Apply what you read
1) According to the text on mental health carve-outs, how many Americans were in some form of managed mental health care by 1997?
2) Pick up the text on mental health carve-outs after its final sentence and keep writing it.

Document text
- Opening Delimiter -

Results are reported as odds ratios.

Robust standard errors in parentheses.

Models account for repeat observations for some enrollees.

Major depression includes ICD9 diagnostic codes 296.2 and 296.3.

*

indicates p <.10

**

indicates p <.05,

To interpret the above results and their implications I refer back to Figure 1. As Figure 1 indicates, there is a change in the receipt of guideline- level treatment at the date of the contract implementation but it is not statistically significant at conventional levels. As previously mentioned, with the adjusted critical value the change at two months post–carve-out implies the carve-out is associated with a statistically significant change in quality; it just occurs two months postimplementation. This suggests the t-test described in the above paragraph would leave the researcher unable to reject the null hypothesis due to the lack of information about the precise timing of the intervention, even though a more careful analysis of the data indicate a significant change.

The results in Figure 1 indicate that not only does the maximum structural break in treatment patterns occur soon after the carve-out is implemented, but also that this is the only break associated with a test statistic large enough to reject the null hypothesis of no change in treatment patterns. This further strengthens the inference that this change is caused by the carve-out and not due to unrelated treatment trends.

Discussion

By 1997, 169 million Americans, or 75 percent of individuals with private health insurance, were in some form of managed mental health care, with 71 million individuals covered under at-risk carve-out contracts (Oss, Drissel, and Clary 1998). This is a significant shift from the prior decade when mental health financing was almost exclusively integrated with general medical care. The widespread adoption of carve-outs suggests that purchasers are confident that this model of benefit management offers advantages over the traditional integrated model.

- Closing Delimiter -

Data excerpt

- Opening Delimiter -

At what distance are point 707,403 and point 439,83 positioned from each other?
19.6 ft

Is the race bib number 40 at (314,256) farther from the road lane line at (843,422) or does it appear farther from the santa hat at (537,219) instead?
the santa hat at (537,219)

- Closing Delimiter -

Task responses
1) 169 million Americans, or 75 percent of individuals with private health insurance.

2)
Research indicates carve-outs are associated with a sharp drop in both specialty inpatient and MHSA outpatient spending (Goldman, McCulloch, and Sturm 1998; Grazier et al. 1999; Grazier and Eselius 1999; Huskamp 1999; Ma and McGuire 1998). Given the strong financial incentives in many carve-out contracts, quality assurance can be a critical aspect of the contract between the purchaser or plan and the MBHO. Most MBHO contracts require plans to report some performance indicators such as claims processing rates, phone response time, and facility/staffing. One survey of Fortune 500 firms that use specialty mental health services found that only 36 percent considered quality assurance; only 15 percent used HEDIS quality measures. These survey results indicate clinical quality of care is still unmeasured by most purchasers and that provisions in existing contracts on their own do not require high quality care (Merrick et al. 1999).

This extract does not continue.